Witam Serdecznie
Po prawie dwóch tygodniach walki, konserwacji i wygłuszania matami całej podłogi, uszczelnieniu i wygłuszeniu ściany grodziowej, wygłuszeniu słupków oraz bagażnika, wszystkie wygłuszenia ze środka wyrzuciłem bo stare maty były wygniecione i zawilgotniałe, po zdemontowaniu praktycznie całego środka , siedzeń, kanapy tylnej, tapicerki podłogi, plastików wnętrza, zabezpieczeniu barankiem nadkoli i podłogi od spodu zabezpieczeniem wszystkich profili zamkniętych odpowiednim środkiem antykorozyjnym, zabezpieczeniem uszczelek co idą od przedniego błotnika wzdłuż słupka przedniej szyby, aż do samego tyłu.

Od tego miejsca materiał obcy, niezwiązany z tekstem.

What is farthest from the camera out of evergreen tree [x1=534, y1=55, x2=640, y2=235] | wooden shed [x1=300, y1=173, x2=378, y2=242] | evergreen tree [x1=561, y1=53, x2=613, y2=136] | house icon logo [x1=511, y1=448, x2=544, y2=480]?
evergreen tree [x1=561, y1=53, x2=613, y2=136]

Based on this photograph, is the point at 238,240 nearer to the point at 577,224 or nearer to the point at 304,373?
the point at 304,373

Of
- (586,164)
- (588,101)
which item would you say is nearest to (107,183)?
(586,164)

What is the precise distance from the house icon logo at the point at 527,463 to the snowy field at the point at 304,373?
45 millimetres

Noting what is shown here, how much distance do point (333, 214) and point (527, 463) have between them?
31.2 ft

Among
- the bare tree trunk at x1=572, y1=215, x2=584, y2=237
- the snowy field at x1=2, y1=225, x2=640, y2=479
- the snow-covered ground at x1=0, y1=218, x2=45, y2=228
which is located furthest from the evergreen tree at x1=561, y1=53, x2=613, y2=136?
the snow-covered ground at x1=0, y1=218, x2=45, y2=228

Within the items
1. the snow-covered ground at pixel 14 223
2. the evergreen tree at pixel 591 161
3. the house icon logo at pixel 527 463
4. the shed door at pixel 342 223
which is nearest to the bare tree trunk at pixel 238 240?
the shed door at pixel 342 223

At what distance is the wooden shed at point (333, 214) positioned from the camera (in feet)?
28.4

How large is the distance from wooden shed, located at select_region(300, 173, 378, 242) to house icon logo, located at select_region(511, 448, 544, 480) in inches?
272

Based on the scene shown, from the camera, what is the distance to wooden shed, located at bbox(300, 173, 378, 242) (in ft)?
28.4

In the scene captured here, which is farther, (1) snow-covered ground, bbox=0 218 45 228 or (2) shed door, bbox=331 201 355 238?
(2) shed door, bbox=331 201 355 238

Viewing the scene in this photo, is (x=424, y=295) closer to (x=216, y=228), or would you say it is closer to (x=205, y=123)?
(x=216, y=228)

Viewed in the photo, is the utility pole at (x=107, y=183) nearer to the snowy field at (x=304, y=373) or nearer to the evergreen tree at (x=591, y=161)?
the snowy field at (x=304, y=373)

Po odpięciu przewodów z foteli nie wyłączyłem akumulatora, zapomniałem wyjąć kluczyka ze stacyjki ., wczoraj po założeniu siedzeń przednich od kierowcy i od pasażera (boczne poduchy w siedzeniach), zaświeciła się i nadal świeci czerwona diodka od airbaga, sprawdziłem czy wtyczka się poluzowała,może któraś kostka nie łączy i nie ma styku, może byc luźna, czy uszkodzona.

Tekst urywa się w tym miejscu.